** PASSAGE **
———

And of course to this we can add the Case of Proclamations of 1610 in which Sir Edward Coke repeated what Fortescue had said 150 years earlier , the Petition of Right of 1628; the commentaries of William Blackstone and Lord Mansfield’s ruling in Somerset’s case. This national narrative has proved and is still proving very important. At times it continues to act as an effective restraint on British governments trying to curb freedoms when tempted to do so by threats to public order or national security, as we saw over 90 and 42 day pre charge detention just a decade ago.
But this comforting political tradition is not necessarily supported by a detailed study of our history. It is possible to find periods and instances where its norms have not been observed from Northern Ireland to Kenya to Malaysia. It has also been used to support opinions that are less helpful to the Rule of Law as Lord Bingham defined it in his eight principles which he expounded in his 2006 lecture and his book on the same subject in 2010.
The journalist and historian Paul Johnson identified these contradictory underlying attitudes with perspicacity when he wrote in his History of the English Speaking People:
“ the extraordinary attachment of the English to their system of law (if indeed you can call it a system), the positive affection it inspires, the awe inspiring confidence, often unwarranted, which they repose in its ability to do justice, the tenacity, indeed ferocity with which they refuse to modify it with foreign importations is one of the most important national characteristics.”
He went on-“in a sense the law is the only true English religion-the only body of doctrine in which the mass of ordinary English men have consistently and passionately believed. It is impossible to turn to any period of English history where written records have survived, without finding a huge and dogged conviction in the adequacy of the law if only, and this is the vital qualification, it is being administered according to tradition and custom. Complaints about the law are purely conservative in nature. It is not being observed, it has fallen into disuse, it is being obscured and perverted by innovation. Grievances are strident and incessant but they are invariably directed at agents…..not against the law itself…..provided that modern accretions are periodically removed.”

———

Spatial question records
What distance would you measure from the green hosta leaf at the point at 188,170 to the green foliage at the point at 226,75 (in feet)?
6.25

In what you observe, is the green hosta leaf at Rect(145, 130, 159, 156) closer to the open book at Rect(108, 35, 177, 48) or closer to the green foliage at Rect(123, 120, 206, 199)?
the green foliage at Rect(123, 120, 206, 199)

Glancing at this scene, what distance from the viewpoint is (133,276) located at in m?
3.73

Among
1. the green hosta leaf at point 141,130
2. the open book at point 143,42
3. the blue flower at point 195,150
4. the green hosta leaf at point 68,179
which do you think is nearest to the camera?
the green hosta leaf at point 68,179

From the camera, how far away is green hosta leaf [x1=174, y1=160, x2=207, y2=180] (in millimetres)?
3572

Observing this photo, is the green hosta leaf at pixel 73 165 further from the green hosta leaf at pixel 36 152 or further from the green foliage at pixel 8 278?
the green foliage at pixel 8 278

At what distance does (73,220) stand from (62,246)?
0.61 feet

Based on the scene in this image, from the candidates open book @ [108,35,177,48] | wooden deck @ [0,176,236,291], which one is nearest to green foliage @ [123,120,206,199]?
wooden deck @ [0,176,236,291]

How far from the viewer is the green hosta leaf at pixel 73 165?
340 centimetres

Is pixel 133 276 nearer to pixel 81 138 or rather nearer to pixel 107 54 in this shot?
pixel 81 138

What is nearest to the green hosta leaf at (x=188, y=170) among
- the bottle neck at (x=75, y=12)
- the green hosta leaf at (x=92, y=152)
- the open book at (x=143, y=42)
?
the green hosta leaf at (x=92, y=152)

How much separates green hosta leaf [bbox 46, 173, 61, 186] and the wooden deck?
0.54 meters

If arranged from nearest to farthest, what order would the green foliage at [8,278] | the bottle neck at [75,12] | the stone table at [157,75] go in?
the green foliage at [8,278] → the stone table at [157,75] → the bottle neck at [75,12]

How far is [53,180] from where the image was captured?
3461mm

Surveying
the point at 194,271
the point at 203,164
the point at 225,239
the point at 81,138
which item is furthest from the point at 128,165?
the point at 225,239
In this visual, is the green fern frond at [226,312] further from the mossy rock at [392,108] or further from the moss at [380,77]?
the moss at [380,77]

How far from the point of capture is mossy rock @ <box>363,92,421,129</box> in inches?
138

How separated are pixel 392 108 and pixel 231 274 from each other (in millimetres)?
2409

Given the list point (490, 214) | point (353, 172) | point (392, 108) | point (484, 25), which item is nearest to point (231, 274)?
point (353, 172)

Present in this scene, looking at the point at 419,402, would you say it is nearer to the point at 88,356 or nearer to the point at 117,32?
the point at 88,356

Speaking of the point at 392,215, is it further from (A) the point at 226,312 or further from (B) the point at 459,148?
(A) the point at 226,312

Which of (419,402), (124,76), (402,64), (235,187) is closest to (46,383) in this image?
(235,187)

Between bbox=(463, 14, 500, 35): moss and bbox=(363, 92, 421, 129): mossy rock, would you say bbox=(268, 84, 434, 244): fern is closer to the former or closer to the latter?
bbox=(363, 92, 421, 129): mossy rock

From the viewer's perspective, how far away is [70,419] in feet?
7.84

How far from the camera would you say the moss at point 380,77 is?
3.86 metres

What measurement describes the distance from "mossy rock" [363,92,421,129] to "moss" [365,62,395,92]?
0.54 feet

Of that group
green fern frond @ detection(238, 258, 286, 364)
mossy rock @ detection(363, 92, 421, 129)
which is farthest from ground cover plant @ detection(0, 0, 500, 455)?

———

** STATED PROBLEM 1 **
According to the passage, who repeated in the Case of Proclamations of 1610 what Fortescue had said 150 years earlier?
** STATED PROBLEM 2 **
Reproduce the stretch of the passage from "But this comforting" through "subject in 2010.".

** EXERCISE OUTPUT 1 **
Sir Edward Coke.

** EXERCISE OUTPUT 2 **
But this comforting political tradition is not necessarily supported by a detailed study of our history. It is possible to find periods and instances where its norms have not been observed from Northern Ireland to Kenya to Malaysia. It has also been used to support opinions that are less helpful to the Rule of Law as Lord Bingham defined it in his eight principles which he expounded in his 2006 lecture and his book on the same subject in 2010.